She was born at Aix-la-Chapelle, and christened Delphine Gay. Her mother, the well-known Madame Sophie Gay, brought her up in the midst of a brilliant literary society. She published two volumes of miscellanea, Essais poetiques (1824) and Nouveaux Essais poetiques (1825). A visit to Italy in 1827, during which she was enthusiastically welcomed by the literati of Rome and even crowned in the capitol, produced various poems, of which the most ambitious was Napoline (1833).

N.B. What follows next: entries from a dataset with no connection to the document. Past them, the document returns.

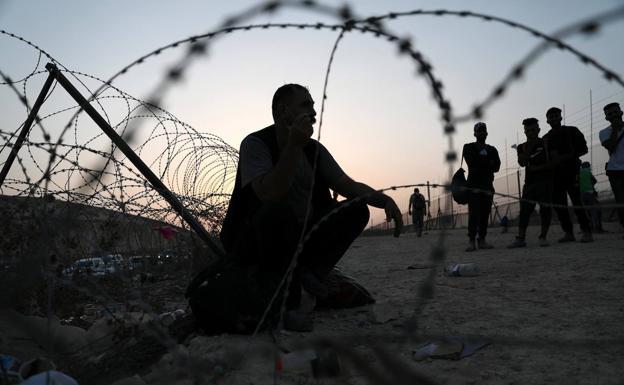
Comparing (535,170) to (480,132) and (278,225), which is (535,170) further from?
(278,225)

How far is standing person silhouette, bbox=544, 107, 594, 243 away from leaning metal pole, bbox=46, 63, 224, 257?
4.47 meters

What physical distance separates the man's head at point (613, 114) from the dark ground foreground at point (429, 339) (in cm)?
232

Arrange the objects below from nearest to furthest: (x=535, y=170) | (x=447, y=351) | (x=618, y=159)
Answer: (x=447, y=351), (x=618, y=159), (x=535, y=170)

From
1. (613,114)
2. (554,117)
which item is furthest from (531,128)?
(613,114)

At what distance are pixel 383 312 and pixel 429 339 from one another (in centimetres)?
210

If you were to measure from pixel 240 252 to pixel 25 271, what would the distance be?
1.17 meters

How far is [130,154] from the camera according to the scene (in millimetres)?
2852

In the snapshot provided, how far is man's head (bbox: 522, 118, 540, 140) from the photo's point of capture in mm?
6148

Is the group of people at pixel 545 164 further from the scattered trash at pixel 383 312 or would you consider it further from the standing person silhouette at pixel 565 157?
the scattered trash at pixel 383 312

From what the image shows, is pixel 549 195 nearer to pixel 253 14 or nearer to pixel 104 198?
pixel 104 198

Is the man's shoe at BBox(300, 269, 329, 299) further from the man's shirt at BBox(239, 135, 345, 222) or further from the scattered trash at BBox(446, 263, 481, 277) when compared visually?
the scattered trash at BBox(446, 263, 481, 277)

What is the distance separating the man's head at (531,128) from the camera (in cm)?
615

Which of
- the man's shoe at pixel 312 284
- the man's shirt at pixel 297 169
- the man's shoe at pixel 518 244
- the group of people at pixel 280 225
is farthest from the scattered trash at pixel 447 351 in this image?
the man's shoe at pixel 518 244

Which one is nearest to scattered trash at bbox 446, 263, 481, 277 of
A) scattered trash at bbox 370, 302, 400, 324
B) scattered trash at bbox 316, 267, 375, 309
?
scattered trash at bbox 370, 302, 400, 324
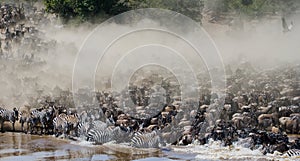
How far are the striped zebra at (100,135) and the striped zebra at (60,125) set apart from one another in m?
1.32

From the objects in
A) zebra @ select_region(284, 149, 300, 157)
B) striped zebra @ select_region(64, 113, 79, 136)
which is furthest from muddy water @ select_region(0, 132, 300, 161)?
striped zebra @ select_region(64, 113, 79, 136)

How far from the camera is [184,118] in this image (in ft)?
73.4

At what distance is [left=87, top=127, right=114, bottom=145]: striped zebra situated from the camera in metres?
21.2

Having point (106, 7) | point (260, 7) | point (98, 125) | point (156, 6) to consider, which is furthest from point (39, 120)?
point (260, 7)

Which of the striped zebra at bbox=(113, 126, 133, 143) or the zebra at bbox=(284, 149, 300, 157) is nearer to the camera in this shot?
the zebra at bbox=(284, 149, 300, 157)

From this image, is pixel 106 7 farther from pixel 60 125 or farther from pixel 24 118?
pixel 60 125

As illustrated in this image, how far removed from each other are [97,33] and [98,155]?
60.2 ft

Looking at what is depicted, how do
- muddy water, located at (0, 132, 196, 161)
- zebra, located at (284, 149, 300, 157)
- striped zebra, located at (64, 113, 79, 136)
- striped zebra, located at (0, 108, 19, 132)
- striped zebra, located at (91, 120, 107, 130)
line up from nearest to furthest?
zebra, located at (284, 149, 300, 157) → muddy water, located at (0, 132, 196, 161) → striped zebra, located at (91, 120, 107, 130) → striped zebra, located at (64, 113, 79, 136) → striped zebra, located at (0, 108, 19, 132)

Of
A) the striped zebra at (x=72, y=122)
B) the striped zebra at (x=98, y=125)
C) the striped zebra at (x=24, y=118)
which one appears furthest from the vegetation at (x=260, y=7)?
the striped zebra at (x=98, y=125)

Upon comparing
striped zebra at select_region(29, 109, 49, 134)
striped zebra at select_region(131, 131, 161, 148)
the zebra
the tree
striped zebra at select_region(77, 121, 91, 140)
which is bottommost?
the zebra

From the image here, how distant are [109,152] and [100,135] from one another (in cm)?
143

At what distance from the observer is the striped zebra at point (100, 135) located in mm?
21234

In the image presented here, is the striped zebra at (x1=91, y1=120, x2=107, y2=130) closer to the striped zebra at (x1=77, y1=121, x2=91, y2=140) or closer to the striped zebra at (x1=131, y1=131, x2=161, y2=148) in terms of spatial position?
the striped zebra at (x1=77, y1=121, x2=91, y2=140)

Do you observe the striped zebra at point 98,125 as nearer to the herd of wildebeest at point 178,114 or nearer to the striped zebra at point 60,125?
the herd of wildebeest at point 178,114
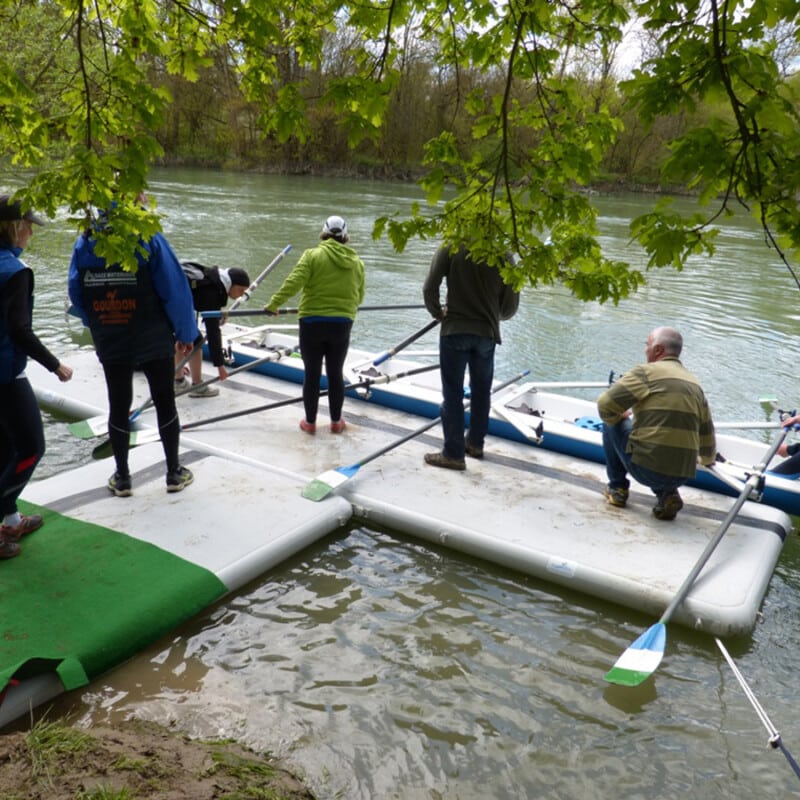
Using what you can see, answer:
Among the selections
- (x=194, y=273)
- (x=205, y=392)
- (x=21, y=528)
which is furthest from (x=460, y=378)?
(x=21, y=528)

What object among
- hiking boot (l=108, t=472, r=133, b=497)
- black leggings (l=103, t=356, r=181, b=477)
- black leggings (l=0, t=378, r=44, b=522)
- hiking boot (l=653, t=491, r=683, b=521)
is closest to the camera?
black leggings (l=0, t=378, r=44, b=522)

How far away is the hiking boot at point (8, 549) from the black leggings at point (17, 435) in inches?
8.6

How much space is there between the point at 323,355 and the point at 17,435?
7.40ft

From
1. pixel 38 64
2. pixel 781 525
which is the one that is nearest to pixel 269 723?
pixel 781 525

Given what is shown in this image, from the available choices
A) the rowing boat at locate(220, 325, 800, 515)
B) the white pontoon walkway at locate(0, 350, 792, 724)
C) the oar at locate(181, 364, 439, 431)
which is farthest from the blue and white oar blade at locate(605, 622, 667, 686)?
the oar at locate(181, 364, 439, 431)

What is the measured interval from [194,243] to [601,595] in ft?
43.3

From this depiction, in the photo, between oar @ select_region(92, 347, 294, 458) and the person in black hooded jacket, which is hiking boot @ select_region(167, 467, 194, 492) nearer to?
oar @ select_region(92, 347, 294, 458)

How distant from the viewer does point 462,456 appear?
4.88m

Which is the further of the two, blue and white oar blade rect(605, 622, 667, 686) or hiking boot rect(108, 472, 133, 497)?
hiking boot rect(108, 472, 133, 497)

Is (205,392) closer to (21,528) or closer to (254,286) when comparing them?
(254,286)

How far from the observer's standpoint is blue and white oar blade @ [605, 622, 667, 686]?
2.92 meters

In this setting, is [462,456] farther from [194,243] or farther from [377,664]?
[194,243]

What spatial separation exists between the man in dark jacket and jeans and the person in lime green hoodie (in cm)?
61

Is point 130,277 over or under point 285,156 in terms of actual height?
under
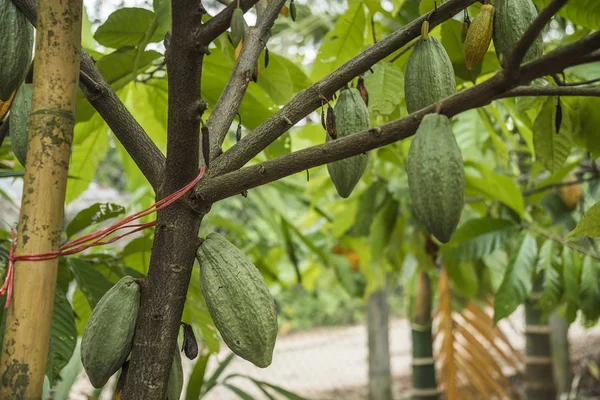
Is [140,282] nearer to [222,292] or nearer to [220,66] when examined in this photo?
[222,292]

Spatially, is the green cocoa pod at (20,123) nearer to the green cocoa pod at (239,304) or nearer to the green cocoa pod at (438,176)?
the green cocoa pod at (239,304)

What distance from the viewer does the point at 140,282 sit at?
2.43ft

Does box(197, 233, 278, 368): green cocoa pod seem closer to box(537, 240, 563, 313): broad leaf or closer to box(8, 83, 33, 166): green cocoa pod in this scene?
box(8, 83, 33, 166): green cocoa pod

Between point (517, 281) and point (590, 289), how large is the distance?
0.17 metres

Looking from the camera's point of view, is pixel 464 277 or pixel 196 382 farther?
pixel 464 277

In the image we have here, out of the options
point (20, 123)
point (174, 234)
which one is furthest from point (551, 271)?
point (20, 123)

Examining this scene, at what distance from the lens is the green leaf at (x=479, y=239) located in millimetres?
1671

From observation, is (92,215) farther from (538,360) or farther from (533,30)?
(538,360)

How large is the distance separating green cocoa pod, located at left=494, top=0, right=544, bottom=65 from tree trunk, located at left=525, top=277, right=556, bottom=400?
2556 mm

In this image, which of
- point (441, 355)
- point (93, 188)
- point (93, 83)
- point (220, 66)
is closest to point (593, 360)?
point (441, 355)

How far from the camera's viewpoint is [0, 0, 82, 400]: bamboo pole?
0.59 meters

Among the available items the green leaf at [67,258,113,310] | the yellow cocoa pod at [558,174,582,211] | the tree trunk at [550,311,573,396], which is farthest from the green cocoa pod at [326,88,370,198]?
the tree trunk at [550,311,573,396]

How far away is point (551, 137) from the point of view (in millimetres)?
1047

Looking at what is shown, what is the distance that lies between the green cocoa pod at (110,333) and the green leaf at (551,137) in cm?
71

Delphine's marriage in 1831 to Émile de Girardin opened up a new literary career. The contemporary sketches which she contributed from 1836 to 1839 to the La Presse, under the nom de plume of Charles de Launay, were collected under the title of Lettres parisiennes (1843), and obtained a brilliant success. Contes d'une vieille fille a ses neveux (1832), La Canne de Monsieur de Balzac (1836) and Il ne faut pas jouer avec la douleur (1853) are among the best-known of her romances; and her dramatic pieces in prose and verse include L'Ecole des journalistes (1840), Judith (1843), Cleopâtre (1847), Lady Tartufe (1853), and the one-act comedies, C'est la faute du mari (1851), La Joiefait peur (1854), Le Chapeau d'un horloger (1854) and Une Femme qui deteste son mari, which did not appear till after the author's death.
Madame Girardin exercised considerable personal influence in contemporary literary society, and in her drawing-room were often to be found Théophile Gautier, Honoré de Balzac, Alfred de Musset and Victor Hugo. Her collected works were published in six volumes (1860-1861).

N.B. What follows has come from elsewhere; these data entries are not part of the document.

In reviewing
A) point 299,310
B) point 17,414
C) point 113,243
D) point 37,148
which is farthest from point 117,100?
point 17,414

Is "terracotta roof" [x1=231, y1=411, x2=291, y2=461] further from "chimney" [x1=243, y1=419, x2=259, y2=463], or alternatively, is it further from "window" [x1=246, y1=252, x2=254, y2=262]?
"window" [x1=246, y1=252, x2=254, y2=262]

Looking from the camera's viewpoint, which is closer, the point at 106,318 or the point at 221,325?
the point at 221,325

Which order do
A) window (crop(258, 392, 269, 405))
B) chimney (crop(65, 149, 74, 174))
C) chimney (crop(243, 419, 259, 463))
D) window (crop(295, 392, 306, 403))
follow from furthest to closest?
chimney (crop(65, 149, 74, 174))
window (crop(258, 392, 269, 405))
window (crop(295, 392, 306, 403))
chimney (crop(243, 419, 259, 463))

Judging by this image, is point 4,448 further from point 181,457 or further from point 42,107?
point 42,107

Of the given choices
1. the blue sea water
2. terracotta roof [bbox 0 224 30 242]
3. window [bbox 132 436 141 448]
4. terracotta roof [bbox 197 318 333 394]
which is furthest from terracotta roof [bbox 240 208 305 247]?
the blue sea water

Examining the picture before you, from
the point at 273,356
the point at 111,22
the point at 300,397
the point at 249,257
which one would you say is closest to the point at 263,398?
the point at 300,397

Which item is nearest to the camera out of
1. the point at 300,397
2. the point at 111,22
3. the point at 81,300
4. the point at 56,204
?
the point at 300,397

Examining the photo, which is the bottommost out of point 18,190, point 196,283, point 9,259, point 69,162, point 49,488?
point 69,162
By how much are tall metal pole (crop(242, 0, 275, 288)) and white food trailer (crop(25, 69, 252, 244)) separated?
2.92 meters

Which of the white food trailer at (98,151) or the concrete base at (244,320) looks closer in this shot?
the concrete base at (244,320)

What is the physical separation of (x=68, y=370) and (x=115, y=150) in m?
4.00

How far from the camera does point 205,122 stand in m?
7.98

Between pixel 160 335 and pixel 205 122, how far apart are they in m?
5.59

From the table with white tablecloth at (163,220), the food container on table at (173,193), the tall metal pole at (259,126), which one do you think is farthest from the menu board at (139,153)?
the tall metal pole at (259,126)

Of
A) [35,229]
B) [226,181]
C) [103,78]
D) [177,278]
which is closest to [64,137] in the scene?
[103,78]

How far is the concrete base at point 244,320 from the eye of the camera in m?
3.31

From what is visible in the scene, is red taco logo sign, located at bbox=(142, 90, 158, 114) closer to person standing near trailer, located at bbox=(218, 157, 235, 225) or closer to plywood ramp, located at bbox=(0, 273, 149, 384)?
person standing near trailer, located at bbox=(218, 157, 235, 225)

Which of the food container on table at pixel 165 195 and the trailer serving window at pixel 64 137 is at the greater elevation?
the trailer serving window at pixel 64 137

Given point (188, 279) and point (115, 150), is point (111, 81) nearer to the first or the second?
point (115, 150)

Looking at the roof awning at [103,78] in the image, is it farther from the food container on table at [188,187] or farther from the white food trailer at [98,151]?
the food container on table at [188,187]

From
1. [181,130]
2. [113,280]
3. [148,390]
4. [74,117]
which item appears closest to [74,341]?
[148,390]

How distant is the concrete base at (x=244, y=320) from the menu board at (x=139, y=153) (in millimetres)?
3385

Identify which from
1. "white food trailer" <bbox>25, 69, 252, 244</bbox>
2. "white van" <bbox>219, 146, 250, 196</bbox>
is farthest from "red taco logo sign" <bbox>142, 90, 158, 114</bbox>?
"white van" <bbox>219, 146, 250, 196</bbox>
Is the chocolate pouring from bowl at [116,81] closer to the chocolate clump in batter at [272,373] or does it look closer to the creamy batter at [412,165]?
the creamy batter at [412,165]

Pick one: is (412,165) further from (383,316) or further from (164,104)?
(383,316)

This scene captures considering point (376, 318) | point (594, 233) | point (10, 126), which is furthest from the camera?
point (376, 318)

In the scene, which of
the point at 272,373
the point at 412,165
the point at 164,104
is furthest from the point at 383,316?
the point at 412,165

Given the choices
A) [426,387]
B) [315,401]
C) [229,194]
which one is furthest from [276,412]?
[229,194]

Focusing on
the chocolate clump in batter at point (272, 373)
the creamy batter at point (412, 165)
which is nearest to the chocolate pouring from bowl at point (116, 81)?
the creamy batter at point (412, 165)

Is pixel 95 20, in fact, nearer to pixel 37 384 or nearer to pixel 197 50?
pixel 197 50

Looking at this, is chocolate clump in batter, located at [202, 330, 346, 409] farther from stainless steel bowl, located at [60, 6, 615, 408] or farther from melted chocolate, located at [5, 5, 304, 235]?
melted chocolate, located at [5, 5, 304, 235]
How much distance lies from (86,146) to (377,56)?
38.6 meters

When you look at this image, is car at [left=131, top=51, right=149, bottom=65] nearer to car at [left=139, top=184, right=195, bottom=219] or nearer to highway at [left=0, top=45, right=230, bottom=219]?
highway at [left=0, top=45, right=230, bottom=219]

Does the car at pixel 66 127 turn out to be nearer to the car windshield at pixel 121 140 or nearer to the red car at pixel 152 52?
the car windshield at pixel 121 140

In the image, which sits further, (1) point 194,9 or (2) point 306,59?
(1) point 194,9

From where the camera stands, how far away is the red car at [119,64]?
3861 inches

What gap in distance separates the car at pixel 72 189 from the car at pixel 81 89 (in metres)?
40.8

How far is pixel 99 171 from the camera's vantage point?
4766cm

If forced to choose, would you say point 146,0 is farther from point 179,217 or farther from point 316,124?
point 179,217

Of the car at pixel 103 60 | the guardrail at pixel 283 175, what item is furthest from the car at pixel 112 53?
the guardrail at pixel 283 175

See Sainte-Beuve, Causeries du lundi, t. iii.; G de Molenes, "Les Femmes poetes," in Revue des deux mondes (July 1842); Taxile Delord, Les Matinées litteraires (1860); L'Esprit de Madame Girardin, avec une preface par M. Lamartine (1862); G d'Heilly, Madame de Girardin, sa vie et ses œuvres (1868); Imbert de Saint Amand, Mme de Girardin (1875).